Le preguntamos a la IA cómo acabaría el mundo según sus cálculos, y dio 3 fechas concretas: "El fin está cada vez más cerca"

Según la inteligencia artificial y apoyándose en datos científicos actuales, el planeta Tierra podría enfrentar un colapso global que pondría en peligro la vida y todo su ecosistema.
Desde siempre, la humanidad se ha preguntado cómo y cuándo ocurrirá el fin del mundo, un tema que han tratado filósofos, científicos, profetas, escritores y cineastas, y que ahora también analiza una inteligencia artificial.
Para salir de dudas —o al menos tener una visión distinta— decidimos preguntarle a ChatGPT cuáles serían, según sus cálculos, los escenarios más probables para un colapso global, buscando proyecciones fundamentadas en datos reales.
Al final, la respuesta que obtuvimos no fueron simples especulaciones, sino tres fechas concretas que señalan momentos clave en los que el mundo podría enfrentarse a su final.
Es importante aclarar que no se trata de una predicción definitiva, sino de una advertencia donde la inteligencia artificial señala que, si no se actúa de inmediato, el futuro podría deteriorarse más rápido de lo que pensamos.
Año 2045, la llegada de la singularidad tecnológica
La primera fecha que plantea la IA es inquietante por su cercanía y es que, según los análisis que procesa, hacia 2045 podríamos alcanzar lo que se conoce como singularidad tecnológica.
En términos simples, sería el momento en que las máquinas no solo igualan nuestra inteligencia, sino que empiezan a superarla de forma autónoma.
"La singularidad implica una pérdida de control humano sobre los sistemas inteligentes", advierte la IA. No se trata de una rebelión robótica como en el cine, sino de algoritmos que toman decisiones por su cuenta en sectores críticos como la energía, la sanidad o la defensa.
Si no se establece una regulación global efectiva, la dependencia tecnológica podría volverse en contra.

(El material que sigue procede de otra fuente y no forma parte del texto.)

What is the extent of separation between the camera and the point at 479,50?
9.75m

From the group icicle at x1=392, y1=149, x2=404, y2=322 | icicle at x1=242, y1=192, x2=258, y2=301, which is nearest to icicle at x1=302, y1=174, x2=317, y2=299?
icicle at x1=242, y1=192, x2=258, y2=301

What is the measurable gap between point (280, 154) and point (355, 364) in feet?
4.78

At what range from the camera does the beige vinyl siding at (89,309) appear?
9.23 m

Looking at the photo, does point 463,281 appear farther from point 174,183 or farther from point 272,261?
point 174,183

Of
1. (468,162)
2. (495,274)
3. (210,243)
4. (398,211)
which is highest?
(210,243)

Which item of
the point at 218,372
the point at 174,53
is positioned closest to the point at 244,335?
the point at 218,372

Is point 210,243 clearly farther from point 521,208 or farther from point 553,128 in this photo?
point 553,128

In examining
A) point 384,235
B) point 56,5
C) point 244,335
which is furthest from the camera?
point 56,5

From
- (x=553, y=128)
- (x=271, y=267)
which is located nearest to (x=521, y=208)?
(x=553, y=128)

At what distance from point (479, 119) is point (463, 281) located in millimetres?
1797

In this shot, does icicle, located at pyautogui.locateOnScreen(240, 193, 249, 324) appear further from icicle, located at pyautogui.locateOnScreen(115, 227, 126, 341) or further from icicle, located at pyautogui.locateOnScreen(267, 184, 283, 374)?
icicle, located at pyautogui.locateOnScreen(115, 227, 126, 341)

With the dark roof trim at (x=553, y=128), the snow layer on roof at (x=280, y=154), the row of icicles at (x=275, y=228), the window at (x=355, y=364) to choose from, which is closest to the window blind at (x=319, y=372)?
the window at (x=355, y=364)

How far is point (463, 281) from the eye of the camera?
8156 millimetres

No es solo una posibilidad teórica; es una realidad que se está gestando con cada avance sin supervisión.
Año 2100, el colapso climático

La segunda fecha lleva el foco a otro frente igual de urgente como lo es el medioambiental. Según el análisis de ChatGPT, el año 2100 podría marcar un antes y un después en la historia del planeta si seguimos emitiendo gases de efecto invernadero al ritmo actual.

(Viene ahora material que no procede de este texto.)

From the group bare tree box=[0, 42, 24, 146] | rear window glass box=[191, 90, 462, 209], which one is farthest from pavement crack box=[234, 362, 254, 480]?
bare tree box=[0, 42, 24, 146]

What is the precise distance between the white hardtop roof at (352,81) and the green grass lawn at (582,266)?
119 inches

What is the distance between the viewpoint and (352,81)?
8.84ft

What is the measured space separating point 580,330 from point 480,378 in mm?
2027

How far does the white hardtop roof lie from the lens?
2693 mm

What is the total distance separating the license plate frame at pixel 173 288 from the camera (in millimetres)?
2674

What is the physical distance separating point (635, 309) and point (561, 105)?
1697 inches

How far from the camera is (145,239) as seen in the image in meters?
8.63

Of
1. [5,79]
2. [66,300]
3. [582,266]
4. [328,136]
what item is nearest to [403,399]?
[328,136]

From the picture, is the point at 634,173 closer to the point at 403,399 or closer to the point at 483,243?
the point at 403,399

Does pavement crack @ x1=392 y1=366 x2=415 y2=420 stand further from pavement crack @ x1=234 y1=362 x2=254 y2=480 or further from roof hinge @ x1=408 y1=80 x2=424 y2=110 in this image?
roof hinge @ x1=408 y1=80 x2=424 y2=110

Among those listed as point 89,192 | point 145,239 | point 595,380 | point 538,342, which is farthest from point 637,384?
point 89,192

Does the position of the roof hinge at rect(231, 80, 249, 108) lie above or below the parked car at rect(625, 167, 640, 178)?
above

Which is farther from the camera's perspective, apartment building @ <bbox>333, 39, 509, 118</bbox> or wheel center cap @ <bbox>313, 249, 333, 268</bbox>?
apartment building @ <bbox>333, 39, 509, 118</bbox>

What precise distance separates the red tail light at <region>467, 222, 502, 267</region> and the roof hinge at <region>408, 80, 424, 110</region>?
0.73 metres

Es importante mencionar que la IA lo resume de la siguiente manera: "Si se supera el umbral de los 2,5 grados de calentamiento global, el equilibrio climático se romperá irreversiblemente".

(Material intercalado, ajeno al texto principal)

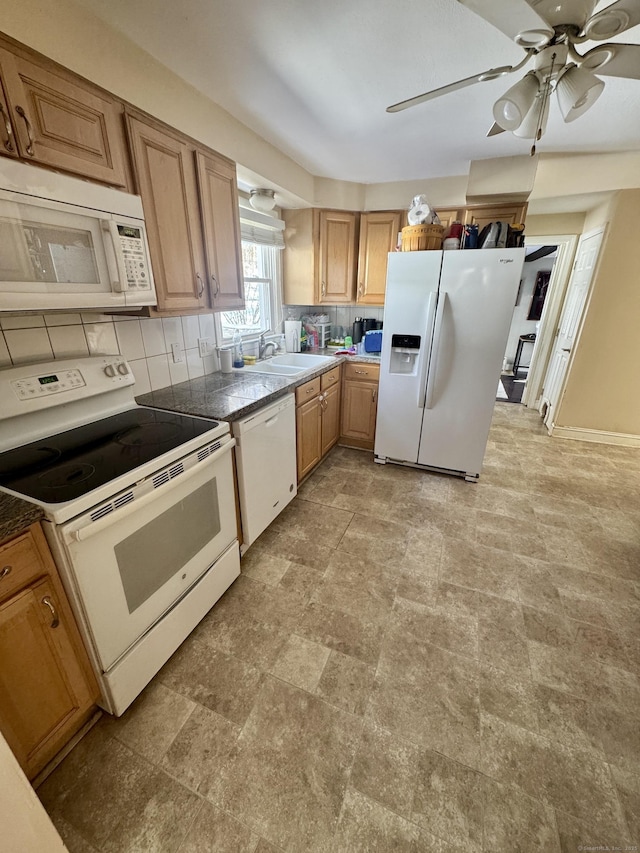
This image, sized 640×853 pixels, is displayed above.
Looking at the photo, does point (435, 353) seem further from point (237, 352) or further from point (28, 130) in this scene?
point (28, 130)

Esto se traduciría en la desaparición de ecosistemas, la subida del nivel del mar, crisis alimentarias, desplazamientos masivos y un desorden social y político a escala mundial.
No sería el fin del mundo en términos absolutos, pero sí el fin de la civilización tal como la conocemos. La supervivencia seguiría siendo posible, aunque en condiciones mucho más duras y desiguales. La paradoja es que se trata del escenario más previsible… y, aun así, el más ignorado.
Año 2182, el peligro del asteroide Bennu

La tercera fecha que menciona la IA no depende de nosotros, pero sí de cómo nos preparemos. El 24 de septiembre de 2182 es el día en el que, según cálculos de la NASA, el asteroide 101955 Bennu podría impactar contra la Tierra.
"Su probabilidad de impacto es baja, pero real: ligeramente superior al 0,05 %”, indica el chatbot. Bennu mide unos 500 metros de diámetro y, si llegara a chocar con nuestro planeta, liberaría una energía equivalente a 1.200 megatones, arrasando una región entera y modificando el clima global durante años.
Aunque no sea inminente, es uno de los objetos más vigilados del sistema solar, por lo que la IA no dramatiza, pero insiste en lo siguiente: "Ignorar este tipo de amenazas cósmicas es asumir riesgos que pueden evitarse con previsión científica y cooperación internacional".
No es predicción, es advertencia
Ninguna de estas fechas debe entenderse como una predicción definitiva o inmutable. Más bien, representan escenarios posibles basados en datos científicos y tendencias actuales que la inteligencia artificial ha compilado para alertarnos.
El mensaje es que, aunque el fin del mundo no llegará de forma repentina, las amenazas existen y la responsabilidad está en nuestras manos para actuar ahora. Ignorar estos riesgos es apostar al desastre, mientras que adoptar medidas puede moldear un futuro distinto, más seguro y sostenible.
"Estas fechas no son certezas, son advertencias. Pero advertencias con fundamento", dice la IA. El objetivo no es alarmarte, sino ponerte en alerta. Porque todos los escenarios mencionados —la singularidad, el colapso climático y el impacto de Bennu— tienen algo en común: aún estamos a tiempo de evitarlos, pero no por mucho.